An Agent Context document defines what an agent can see in your dataset and how it should behave. You manage these documents in Studio using the @sanity/agent-context plugin. Each document has the following fields:

  • name. A human-readable name. Shown only in Studio.
  • slug. The identifier the MCP endpoint uses. Set this to something short and stable, like support-bot or product-catalog.
  • instructions. Custom instructions for the agent, in plain language. For example: "Respond in Spanish" or "Only answer questions about product documentation; for anything else, suggest contacting support."
  • groqFilter. An optional GROQ filter expression that limits which documents the agent can read. See Filtering content below.

Filtering content

The groqFilter field accepts a GROQ filter expression, the part inside the [ ... ] of a full GROQ query. It restricts the agent to a subset of your dataset.

Supported operators:

OperatorUse
==, !=Equality
>, <, >=, <=Comparison
&&, ||Boolean combination
inMembership
defined()Field existence check

Sub-queries, projections, and ordering are not supported in groqFilter. Use it to scope, not to shape; the agent applies its own queries on top of whatever filter you set.

Examples:

_type == "product"
_type in ["article", "author"]
_type == "product" && public == true

MCP endpoint

Once you publish an Agent Context document, the MCP server is reachable at:

https://api.sanity.io/:apiVersion/agent-context/:projectId/:dataset/:slug
SegmentDescription
:apiVersionAPI version in vYYYY-MM-DD format, e.g. v2026-02-27
:projectIdYour project ID
:datasetDataset name
:slugSlug of the Agent Context document

You can also connect without a document, using only URL parameters to pass configuration. That endpoint omits the slug:

https://api.sanity.io/:apiVersion/agent-context/:projectId/:dataset

This pattern is useful for quick testing, isolated environments, or cases where you'd rather not maintain a Studio document. See Without an Agent Context document for the full pattern.

URL parameters

The endpoint accepts the following query parameters. These apply at request time and are not stored on the document:

ParameterDescription
instructionsOverrides the document's instructions for this request
groqFilterOverrides the document's GROQ filter for this request
perspectiveContent perspective to query. Defaults to published; set to drafts to include draft content
embeddingsSet to true to enable semantic search
workspaceWorkspace name; only applies when multiple workspaces share a dataset

If you pass a parameter that also exists on the Agent Context document, the URL parameter wins for that request.

Tools

Connecting an MCP client to the endpoint exposes three tools. Most agents use all three over the course of a single conversation:

ToolPurpose
initial_contextReturns a compressed overview of your schema. Agents usually call this first to understand what types exist
schema_explorerReturns detailed schema information for a specific type, including fields and references
groq_queryExecutes a GROQ query against the dataset, subject to any groqFilter in effect

You can test the endpoint by listing the tools directly with curl:

A successful response returns a JSON object with a result.tools array listing the three tools above. If you see a 401, your token is missing or invalid; see Troubleshooting.

Semantic search

Agent Context supports semantic search when embeddings are enabled on the dataset. With embeddings, the agent can rank results by meaning rather than exact-match alone. That's useful for natural-language queries like "products that work in cold weather" or "articles about retention strategies."

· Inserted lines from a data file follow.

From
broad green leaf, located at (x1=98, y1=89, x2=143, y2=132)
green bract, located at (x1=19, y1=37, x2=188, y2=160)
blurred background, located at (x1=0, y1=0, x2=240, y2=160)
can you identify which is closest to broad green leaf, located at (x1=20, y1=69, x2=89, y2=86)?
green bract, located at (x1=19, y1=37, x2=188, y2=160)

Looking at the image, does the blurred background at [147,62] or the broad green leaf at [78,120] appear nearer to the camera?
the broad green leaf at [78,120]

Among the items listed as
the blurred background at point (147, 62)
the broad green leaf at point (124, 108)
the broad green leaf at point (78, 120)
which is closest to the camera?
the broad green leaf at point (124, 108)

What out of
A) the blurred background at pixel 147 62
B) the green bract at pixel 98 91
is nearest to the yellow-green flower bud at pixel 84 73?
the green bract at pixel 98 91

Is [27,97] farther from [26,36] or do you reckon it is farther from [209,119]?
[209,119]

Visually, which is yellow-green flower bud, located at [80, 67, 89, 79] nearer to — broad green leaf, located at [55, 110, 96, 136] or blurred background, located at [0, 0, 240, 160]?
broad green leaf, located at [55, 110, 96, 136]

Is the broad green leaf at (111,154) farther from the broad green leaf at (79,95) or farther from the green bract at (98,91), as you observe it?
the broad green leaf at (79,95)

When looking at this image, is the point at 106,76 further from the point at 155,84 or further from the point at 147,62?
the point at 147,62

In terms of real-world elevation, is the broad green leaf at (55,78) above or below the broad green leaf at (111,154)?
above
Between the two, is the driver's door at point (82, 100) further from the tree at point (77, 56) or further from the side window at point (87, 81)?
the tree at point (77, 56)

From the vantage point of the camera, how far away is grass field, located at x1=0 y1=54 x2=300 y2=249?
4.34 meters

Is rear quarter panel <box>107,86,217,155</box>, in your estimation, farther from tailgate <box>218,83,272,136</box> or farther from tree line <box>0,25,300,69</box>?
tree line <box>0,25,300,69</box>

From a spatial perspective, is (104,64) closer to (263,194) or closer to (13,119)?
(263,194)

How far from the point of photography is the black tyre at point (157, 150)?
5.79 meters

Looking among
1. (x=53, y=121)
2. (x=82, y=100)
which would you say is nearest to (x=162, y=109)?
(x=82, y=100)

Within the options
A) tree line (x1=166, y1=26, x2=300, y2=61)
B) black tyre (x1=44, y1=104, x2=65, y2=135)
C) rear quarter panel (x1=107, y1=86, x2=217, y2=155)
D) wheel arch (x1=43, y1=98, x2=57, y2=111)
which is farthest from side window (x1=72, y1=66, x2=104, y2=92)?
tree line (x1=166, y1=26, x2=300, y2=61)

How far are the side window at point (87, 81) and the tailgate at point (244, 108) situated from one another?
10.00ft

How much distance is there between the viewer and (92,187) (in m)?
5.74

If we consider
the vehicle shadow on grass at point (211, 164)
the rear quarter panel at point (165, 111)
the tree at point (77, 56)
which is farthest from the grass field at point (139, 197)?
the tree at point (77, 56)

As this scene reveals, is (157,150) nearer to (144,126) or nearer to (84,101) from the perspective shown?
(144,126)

Semantic search becomes available through the text::semanticSimilarity GROQ function. The agent calls it inside a groq_query like any other GROQ feature.

To enable it:

  • Enable embeddings on the dataset. See Dataset embeddings for the full setup.
  • Pass ?embeddings=true on the MCP endpoint URL, or set it on the Agent Context document.

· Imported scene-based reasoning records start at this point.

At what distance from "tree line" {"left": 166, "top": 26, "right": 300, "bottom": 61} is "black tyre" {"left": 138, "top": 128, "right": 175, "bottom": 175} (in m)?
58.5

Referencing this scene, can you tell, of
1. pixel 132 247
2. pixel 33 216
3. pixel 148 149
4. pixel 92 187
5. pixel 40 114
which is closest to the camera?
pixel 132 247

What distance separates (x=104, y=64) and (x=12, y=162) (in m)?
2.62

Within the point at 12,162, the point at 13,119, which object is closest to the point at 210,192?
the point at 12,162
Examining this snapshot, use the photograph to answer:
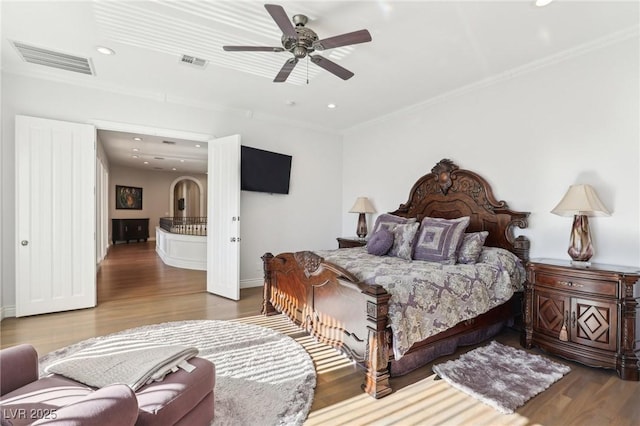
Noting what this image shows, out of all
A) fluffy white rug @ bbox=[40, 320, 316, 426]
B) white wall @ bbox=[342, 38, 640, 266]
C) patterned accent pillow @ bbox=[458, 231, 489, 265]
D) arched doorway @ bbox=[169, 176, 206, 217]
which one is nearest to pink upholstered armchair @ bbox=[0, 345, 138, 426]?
fluffy white rug @ bbox=[40, 320, 316, 426]

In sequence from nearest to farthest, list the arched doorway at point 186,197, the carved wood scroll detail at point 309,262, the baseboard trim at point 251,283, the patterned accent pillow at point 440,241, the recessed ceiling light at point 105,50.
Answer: the carved wood scroll detail at point 309,262
the recessed ceiling light at point 105,50
the patterned accent pillow at point 440,241
the baseboard trim at point 251,283
the arched doorway at point 186,197

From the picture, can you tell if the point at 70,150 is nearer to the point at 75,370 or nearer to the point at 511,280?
the point at 75,370

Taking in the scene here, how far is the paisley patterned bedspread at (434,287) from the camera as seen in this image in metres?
2.23

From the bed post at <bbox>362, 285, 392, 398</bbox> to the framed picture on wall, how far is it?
11.4 metres

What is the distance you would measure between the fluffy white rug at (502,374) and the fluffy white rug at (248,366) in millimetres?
1106

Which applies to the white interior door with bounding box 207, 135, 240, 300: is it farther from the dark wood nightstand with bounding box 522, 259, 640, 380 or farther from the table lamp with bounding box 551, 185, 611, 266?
the table lamp with bounding box 551, 185, 611, 266

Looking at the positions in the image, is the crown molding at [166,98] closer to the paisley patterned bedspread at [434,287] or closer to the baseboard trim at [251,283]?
the baseboard trim at [251,283]

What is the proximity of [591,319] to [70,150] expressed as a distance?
18.5 feet

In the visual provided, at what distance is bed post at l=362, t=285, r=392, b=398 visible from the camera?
6.95ft

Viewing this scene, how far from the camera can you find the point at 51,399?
126 centimetres

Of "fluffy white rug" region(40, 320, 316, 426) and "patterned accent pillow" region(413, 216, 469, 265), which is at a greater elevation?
"patterned accent pillow" region(413, 216, 469, 265)

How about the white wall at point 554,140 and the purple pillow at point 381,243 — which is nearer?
the white wall at point 554,140

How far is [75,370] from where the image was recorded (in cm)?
150

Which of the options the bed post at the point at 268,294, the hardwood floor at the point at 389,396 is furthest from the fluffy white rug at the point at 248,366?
the bed post at the point at 268,294
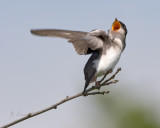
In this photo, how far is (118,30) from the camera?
5922 millimetres

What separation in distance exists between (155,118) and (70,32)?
12.2 m

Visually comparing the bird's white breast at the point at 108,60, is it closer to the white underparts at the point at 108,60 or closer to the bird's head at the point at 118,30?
the white underparts at the point at 108,60

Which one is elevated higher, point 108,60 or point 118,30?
point 118,30

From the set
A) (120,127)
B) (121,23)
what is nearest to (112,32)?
(121,23)

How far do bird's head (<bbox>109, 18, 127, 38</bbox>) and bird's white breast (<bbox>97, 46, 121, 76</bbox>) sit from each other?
0.36 m

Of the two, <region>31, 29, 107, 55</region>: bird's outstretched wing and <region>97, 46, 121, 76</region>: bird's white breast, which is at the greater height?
<region>31, 29, 107, 55</region>: bird's outstretched wing

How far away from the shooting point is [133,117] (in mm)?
16656

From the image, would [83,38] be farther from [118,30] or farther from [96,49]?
[118,30]

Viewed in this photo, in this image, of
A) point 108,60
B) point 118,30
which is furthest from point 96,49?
Answer: point 118,30

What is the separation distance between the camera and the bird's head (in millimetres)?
5855

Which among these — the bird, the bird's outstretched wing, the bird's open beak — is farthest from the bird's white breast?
the bird's open beak

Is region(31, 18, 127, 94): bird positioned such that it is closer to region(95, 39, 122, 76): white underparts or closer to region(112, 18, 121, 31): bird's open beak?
region(95, 39, 122, 76): white underparts

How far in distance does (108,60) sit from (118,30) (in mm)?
623

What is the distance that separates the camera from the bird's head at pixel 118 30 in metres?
5.86
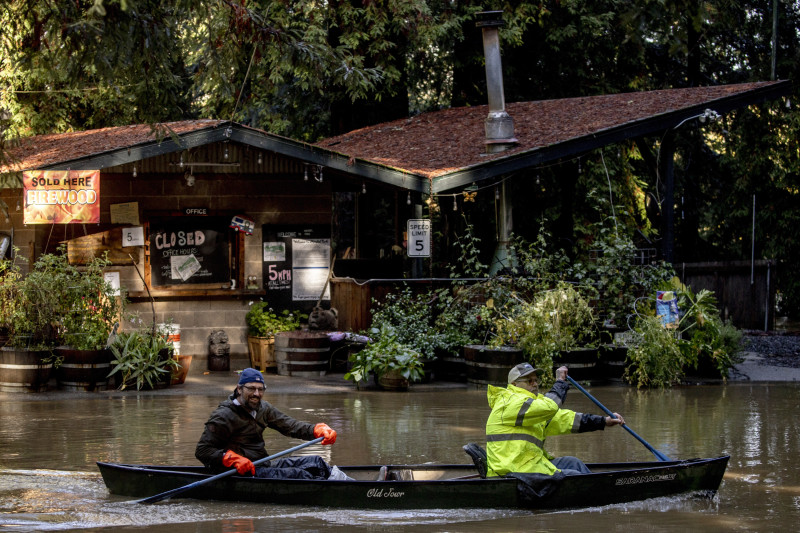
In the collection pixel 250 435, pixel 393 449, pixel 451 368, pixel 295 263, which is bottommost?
pixel 393 449

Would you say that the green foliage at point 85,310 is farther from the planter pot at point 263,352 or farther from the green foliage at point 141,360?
the planter pot at point 263,352

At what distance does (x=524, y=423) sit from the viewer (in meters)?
Result: 8.82

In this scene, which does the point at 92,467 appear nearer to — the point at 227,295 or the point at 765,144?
the point at 227,295

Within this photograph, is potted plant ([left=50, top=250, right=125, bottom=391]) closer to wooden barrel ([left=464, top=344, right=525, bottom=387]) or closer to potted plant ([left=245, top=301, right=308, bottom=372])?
potted plant ([left=245, top=301, right=308, bottom=372])

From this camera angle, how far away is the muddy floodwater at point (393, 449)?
8.77 meters

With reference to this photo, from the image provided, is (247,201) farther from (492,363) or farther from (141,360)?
(492,363)

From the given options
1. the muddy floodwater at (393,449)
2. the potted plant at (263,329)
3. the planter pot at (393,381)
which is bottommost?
the muddy floodwater at (393,449)

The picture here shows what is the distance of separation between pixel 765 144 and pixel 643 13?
71.2ft

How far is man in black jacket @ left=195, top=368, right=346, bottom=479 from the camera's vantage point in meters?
9.30

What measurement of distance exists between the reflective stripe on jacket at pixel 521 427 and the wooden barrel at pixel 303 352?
871 cm

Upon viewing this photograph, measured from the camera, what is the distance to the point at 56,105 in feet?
82.9

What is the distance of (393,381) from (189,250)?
4693 millimetres

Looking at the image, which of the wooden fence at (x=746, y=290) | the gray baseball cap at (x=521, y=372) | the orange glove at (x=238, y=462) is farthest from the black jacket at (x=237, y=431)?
the wooden fence at (x=746, y=290)

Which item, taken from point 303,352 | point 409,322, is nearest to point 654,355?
point 409,322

Combining filters and semantic search

Semantic search composes with groqFilter. The filter restricts what the agent can see; semantic search ranks the visible documents by relevance. Together they produce scoped, ranked results, which is what most production agents actually want.

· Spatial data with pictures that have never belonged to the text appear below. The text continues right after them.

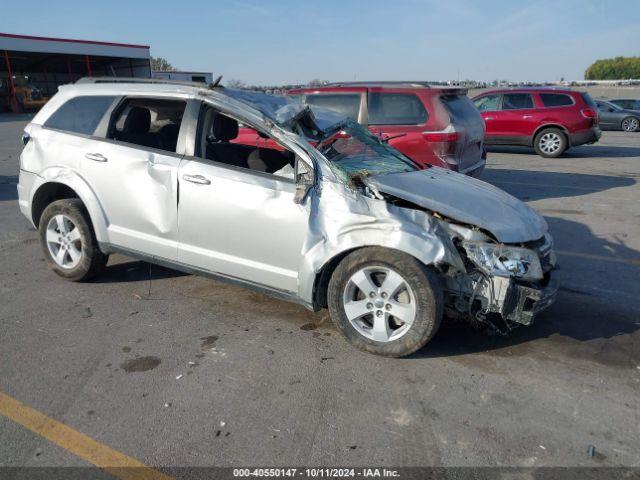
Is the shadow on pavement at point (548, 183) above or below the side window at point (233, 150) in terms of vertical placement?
below

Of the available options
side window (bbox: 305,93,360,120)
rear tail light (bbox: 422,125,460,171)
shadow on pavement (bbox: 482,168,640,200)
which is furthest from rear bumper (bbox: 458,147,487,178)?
side window (bbox: 305,93,360,120)

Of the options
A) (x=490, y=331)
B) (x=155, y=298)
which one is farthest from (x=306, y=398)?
(x=155, y=298)

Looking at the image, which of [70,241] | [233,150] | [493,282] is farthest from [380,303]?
[70,241]

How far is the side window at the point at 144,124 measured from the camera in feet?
15.4

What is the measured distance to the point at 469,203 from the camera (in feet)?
12.6

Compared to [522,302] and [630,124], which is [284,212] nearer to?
[522,302]

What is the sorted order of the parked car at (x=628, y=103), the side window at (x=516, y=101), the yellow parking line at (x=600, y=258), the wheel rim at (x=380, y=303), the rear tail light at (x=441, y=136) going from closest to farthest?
1. the wheel rim at (x=380, y=303)
2. the yellow parking line at (x=600, y=258)
3. the rear tail light at (x=441, y=136)
4. the side window at (x=516, y=101)
5. the parked car at (x=628, y=103)

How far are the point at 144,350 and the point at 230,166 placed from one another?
59.8 inches

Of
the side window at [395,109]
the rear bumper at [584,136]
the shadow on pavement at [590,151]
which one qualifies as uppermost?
the side window at [395,109]

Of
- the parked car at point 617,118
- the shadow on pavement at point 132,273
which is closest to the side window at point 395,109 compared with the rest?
the shadow on pavement at point 132,273

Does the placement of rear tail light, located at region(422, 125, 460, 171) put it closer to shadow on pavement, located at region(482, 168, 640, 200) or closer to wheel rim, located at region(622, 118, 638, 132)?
shadow on pavement, located at region(482, 168, 640, 200)

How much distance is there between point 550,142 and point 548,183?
14.8ft

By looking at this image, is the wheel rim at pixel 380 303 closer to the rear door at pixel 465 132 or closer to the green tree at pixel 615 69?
the rear door at pixel 465 132

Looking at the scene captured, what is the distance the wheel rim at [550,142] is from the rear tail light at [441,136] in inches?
321
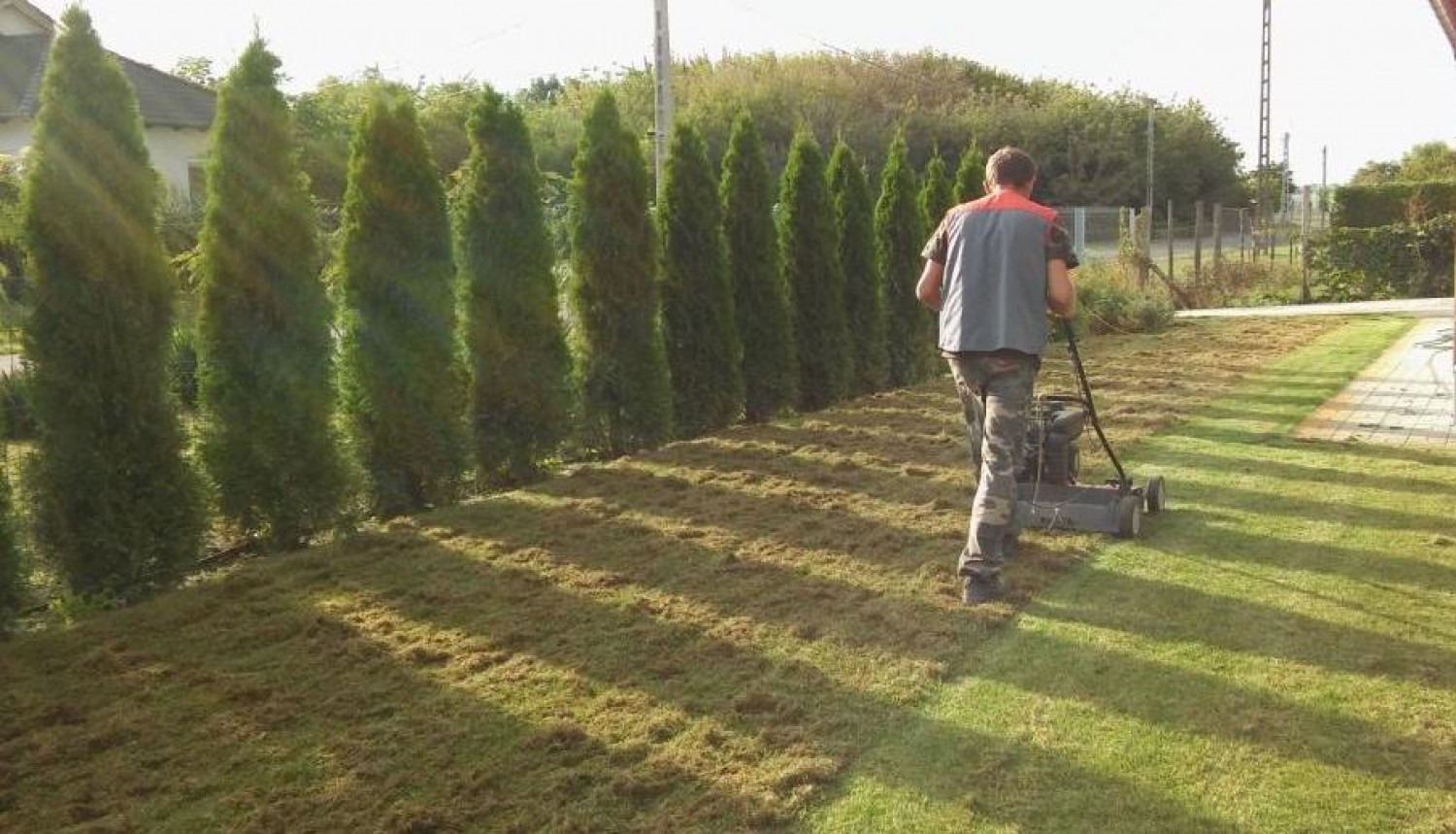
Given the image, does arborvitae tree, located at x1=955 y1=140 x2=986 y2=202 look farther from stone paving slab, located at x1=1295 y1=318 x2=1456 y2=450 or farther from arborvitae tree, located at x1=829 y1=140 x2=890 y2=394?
stone paving slab, located at x1=1295 y1=318 x2=1456 y2=450

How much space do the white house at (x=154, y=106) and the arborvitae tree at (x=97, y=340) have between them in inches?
620

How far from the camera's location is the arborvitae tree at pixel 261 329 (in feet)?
19.4

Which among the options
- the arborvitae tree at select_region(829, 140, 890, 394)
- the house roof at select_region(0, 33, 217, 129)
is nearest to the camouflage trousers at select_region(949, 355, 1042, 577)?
the arborvitae tree at select_region(829, 140, 890, 394)

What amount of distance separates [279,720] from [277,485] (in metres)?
2.46

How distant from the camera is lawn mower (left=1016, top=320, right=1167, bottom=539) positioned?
18.4 ft

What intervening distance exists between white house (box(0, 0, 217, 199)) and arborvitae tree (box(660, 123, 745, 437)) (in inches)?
535

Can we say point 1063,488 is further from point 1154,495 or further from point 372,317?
point 372,317

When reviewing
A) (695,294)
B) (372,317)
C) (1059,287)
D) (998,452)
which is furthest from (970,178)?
(998,452)

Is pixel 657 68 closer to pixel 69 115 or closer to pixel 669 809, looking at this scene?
pixel 69 115

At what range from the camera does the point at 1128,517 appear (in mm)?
5645

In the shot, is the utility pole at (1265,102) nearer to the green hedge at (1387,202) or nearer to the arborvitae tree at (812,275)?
the green hedge at (1387,202)

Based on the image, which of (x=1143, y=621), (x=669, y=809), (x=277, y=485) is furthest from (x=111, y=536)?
(x=1143, y=621)

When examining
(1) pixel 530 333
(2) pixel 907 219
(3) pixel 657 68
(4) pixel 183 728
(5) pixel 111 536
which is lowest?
(4) pixel 183 728

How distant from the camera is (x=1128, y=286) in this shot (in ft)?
61.7
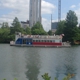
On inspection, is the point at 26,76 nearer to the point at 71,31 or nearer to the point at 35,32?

For example, an agent configured with groqFilter: _type == "product" && inStock == true can run a query like this:

*[_type == "product" && inStock == true]
  | score(text::semanticSimilarity($query, name, description))
  | order(_score desc)
  [0...10]
  { name, description, _score }

The groqFilter ensures the agent only sees in-stock products. The score() and text::semanticSimilarity() calls rank those products by how well they match the user's intent. Capable agents construct queries like this on their own once they see embeddings=true. If the ranking isn't surfacing what you want, use the instructions field to suggest specific fields to rank against or a baseline query shape.

When to enable embeddings

Enable embeddings when your agent needs to handle natural-language queries over a corpus where exact-match filtering isn't enough. Product catalogs, knowledge bases, help content, and editorial articles are good candidates. Skip embeddings for tightly structured lookups (a known SKU, a slug-based fetch, a reference resolution) where keyword filters already return the right answer.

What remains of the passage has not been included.